- _WHAT IS REQUIRED_: Continue the parliamentary answer on 24/7 nursing in aged care facilities from its final sentence.

- _EXCERPTED TEXT_:
________________
House debates
Thursday, 28 July 2022
Questions without Notice
Aged Care
3:04 pm
Anika Wells (Lilley, Australian Labor Party, Minister for Aged Care) Share this | Hansard source
We estimate that about 80 per cent of the facilities across Australia already fulfil or nearly fulfil that requirement for 24/7 nurses, so we are focused 110 per cent on the 20 per cent of facilities that are not yet fulfilling the 24/7 nursing requirement. We need to lift up the standard of care across the country that was neglected for nine years under the previous government, and I note this new-found interest in 24/7 nurses. The previous government could not find within themselves to support that in the Senate in the 46th Parliament. The bill that we put through the House yesterday morning would have gone through but for their inability to support 24/7 nurses. So now they ask me how I'm going to deliver something that they could not do themselves, despite the fact that in the Senate they had the ability in budget week, in the dying days of the Morrison government. One of the very last things they could have done was legislate 24/7 nurses for older Australians across the country, but they didn't. You didn't! So now we will.
________________
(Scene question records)
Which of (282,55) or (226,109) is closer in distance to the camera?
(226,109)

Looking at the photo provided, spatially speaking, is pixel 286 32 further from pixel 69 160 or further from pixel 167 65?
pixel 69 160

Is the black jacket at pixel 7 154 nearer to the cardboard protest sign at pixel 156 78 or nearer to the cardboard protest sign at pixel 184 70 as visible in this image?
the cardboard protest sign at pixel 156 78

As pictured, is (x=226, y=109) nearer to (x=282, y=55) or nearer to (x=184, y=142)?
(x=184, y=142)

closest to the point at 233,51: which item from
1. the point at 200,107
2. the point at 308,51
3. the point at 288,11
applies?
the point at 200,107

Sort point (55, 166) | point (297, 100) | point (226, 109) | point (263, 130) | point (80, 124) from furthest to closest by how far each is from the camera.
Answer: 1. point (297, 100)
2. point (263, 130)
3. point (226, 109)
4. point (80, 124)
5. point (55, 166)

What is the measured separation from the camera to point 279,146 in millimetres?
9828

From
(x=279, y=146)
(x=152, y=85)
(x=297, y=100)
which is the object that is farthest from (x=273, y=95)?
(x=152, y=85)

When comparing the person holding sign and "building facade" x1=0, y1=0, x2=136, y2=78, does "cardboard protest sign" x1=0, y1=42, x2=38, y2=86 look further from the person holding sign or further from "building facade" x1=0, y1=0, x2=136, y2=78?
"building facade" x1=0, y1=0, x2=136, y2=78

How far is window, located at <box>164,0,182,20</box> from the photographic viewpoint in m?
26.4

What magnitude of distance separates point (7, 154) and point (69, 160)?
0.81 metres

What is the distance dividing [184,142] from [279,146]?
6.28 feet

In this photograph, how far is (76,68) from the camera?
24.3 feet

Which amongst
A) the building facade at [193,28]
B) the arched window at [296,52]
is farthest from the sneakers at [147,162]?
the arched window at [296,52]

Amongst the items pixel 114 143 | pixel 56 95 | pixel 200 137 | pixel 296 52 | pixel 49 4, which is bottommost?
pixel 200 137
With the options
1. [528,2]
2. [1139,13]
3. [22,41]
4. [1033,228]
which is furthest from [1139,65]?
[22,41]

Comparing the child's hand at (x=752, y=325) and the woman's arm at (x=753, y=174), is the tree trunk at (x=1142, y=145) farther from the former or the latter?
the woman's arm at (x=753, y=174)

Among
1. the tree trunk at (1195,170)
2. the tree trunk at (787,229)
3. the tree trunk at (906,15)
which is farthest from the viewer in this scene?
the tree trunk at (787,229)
________________
- _TASK OUTPUT_:
In the first 100 days we have commenced that legislative process. We are working with providers to make sure that everybody will have those nurses so that come 1 July next year every single older Australian will know that they will have access to a nurse when they need it in their facility, across the country. We will do that in tandem with our friends in the industrial movement, who are helping us move forward, and with our friends in the community and providers association, who are working with us to make sure that people in regional and rural areas and people in remote areas can access nurses and have the exemptions and support that they need to do that.
I am pleased and proud that this side of the House understands the importance of that. I am heartened by the question. It suggests that there might have been a turnaround in your approach, but I note that we would not be in this position—being forced to address these workforce shortages—if you'd done anything in the past nine years to take aged-care reform seriously. (Time expired)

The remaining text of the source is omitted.